## DIRECTIONS
[1] Duplicate, word for word, the part of the piano memorization post that opens with the words containing "Here is the" and closes with "one octave apart.".
[2] According to the piano memorization post, which notes are the only ones used in the first exercise from book 1?

## PAGE
- - - -
I second this. I'm not sure how you can memorise before starting to play it. I can understand how it is possible but it sound very difficult. Do you have to visualise the notes playing at the piano before even sitting down to play it. If i could learn to that than essentially i could be doing piano work without even having a piano with me.
Are you familiar with Edna Mae-Burnan set of exercises for children “A dozen a day”?
Here is the first one from book 1:

Get someone to record it on tape for you. Now sit at a desk, have some music paper and a pencil/pen handy, and a tape recorder with the tape of the exercise.
Look at the score. Notice the following:
1. Both hands are exactly the same throughout.
2. Hands are one octave apart.
3. The only notes used are CDEFG
4. The fingering is 12345 throughout – so the hands never move.
5. The first line is an exact repeat of the second line except for the last bar where instead of two minims (half note) you have a semibreve (whole note). This means that we only have to worry about the first line.
6. All the note values are identical (crochets/quarter notes) except for the last bars of the two lines where you have respectively 2 minims and a semibreve.
7. Notice the time signature 4/4 and the key signature (C).
8. Now concentrate on the first line. The first two bars are simply the five notes CDEFG in sequence going up and then down. In the next bar m they again go up and down, but this time they only reach the E before going down. So, make a mental note of that: C-G-C-E-C.
9. Now that you have noticed all that, put the score away, get some music paper and see if you can write it from memory. When you finish, check that it is correct by comparing it with the score, if it is not see where you have made mistakes, and go through steps 1 – 8 again, with special care on the bits you made mistakes. Write the score again, and check it again. Repeat until you can write the score without mistakes three times in succession.
10. Now go back to the original score. Read it and try to hear in your mind how the tune goes. If you cannot do that (it is a skill you learn – no one is born with it), turn on the tape recorder and listen to the tape as you follow the score. Now turn the tape off and try again to listen to what is in the score, in your mind. If you get lost use the tape again. Use the tape as much as necessary to be able to “hear” the tune as you look through the score (this is the same as reading a book and being able to “hear” the words being said aloud.). When you can hear the tune as you read the score, go to the next step.
11. Now get some music paper and write the exercise again from memory. But this time, let your
memory of the tune guide you. If you forget the next note, recall how the tune went. If you forgot how the tune went, look at the score you are writing and let what you are writing guide your inner hearing.
12. Now just look at the score. Imagine your hands at the piano in the proper position
see your first finger depressing the C, the second the D and so on. See yourself from the outside – as if you were in a cinema watching a movie of you playing the exercise. Put all your attention on this “seeing”: You want to remember what you looked like. Make sure you wee yourself with great posture and impeccable technique/movements.
13. Now see yourself again, but this time from the inside. You are inside your body watching your hands play the exercise. At this stage you may or may not need the score anymore. The score you use maybe in the table (real score), or it may be in your imaginary piano (there: you just got an instant photographic memory!). Since you are inside your body now, do not just watch your hands and the pattern of black/white keys you are playing, but also
feel the physical sensations of playing: the resistance of the keys, the muscles tensing and stretching, the motions.
- - - -
## GIVEN MATERIAL
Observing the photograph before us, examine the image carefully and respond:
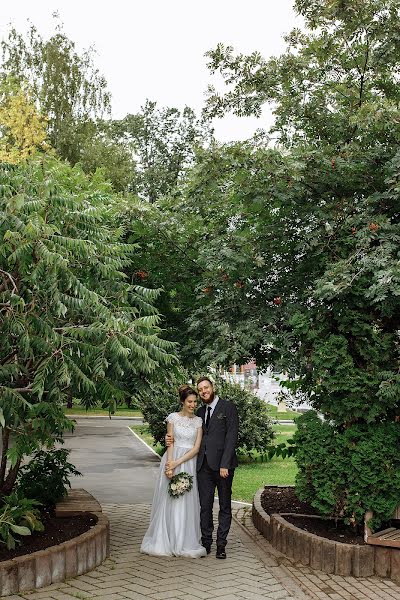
- - - -
## FULL SOLUTIONS
[1]
Here is the first one from book 1:

Get someone to record it on tape for you. Now sit at a desk, have some music paper and a pencil/pen handy, and a tape recorder with the tape of the exercise.
Look at the score. Notice the following:
1. Both hands are exactly the same throughout.
2. Hands are one octave apart.

[2] C, D, E, F and G.